* **BRIEF**
Include only the line with "category: yellow throated marten" and the lines after it, each reproduced exactly as it stands in the entries below.

Segment Start: INPUT DATA

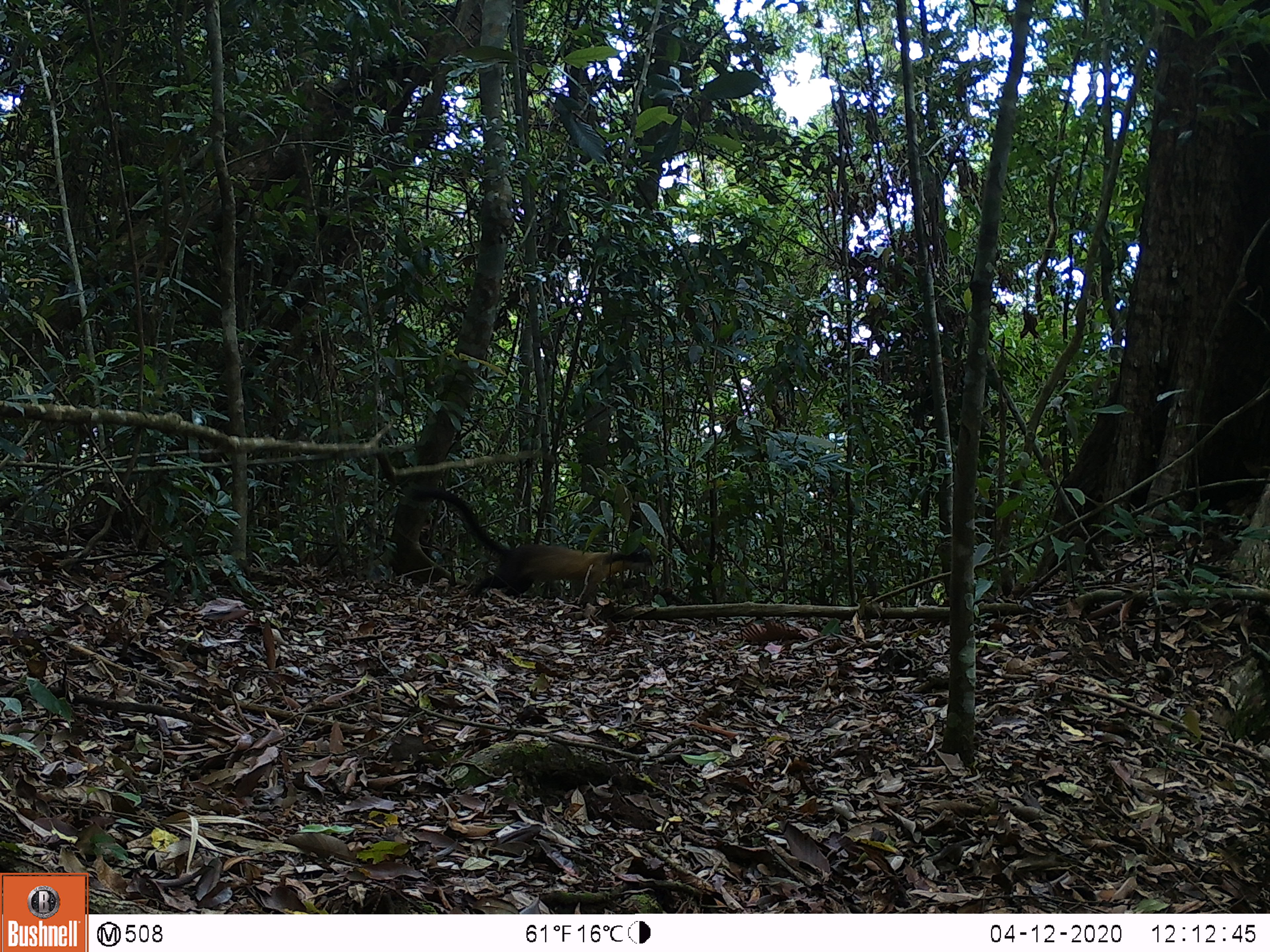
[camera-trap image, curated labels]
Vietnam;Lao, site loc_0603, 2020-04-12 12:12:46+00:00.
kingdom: Animalia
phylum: Chordata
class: Mammalia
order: Carnivora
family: Mustelidae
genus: Martes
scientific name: Martes flavigula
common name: yellow-throated marten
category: yellow throated marten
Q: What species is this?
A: Yellow throated marten (yellow-throated marten) (Martes flavigula).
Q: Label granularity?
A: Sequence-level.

Segment End: INPUT DATA

* **WRITTEN SOLUTION**
category: yellow throated marten
Q: What species is this?
A: Yellow throated marten (yellow-throated marten) (Martes flavigula).
Q: Label granularity?
A: Sequence-level.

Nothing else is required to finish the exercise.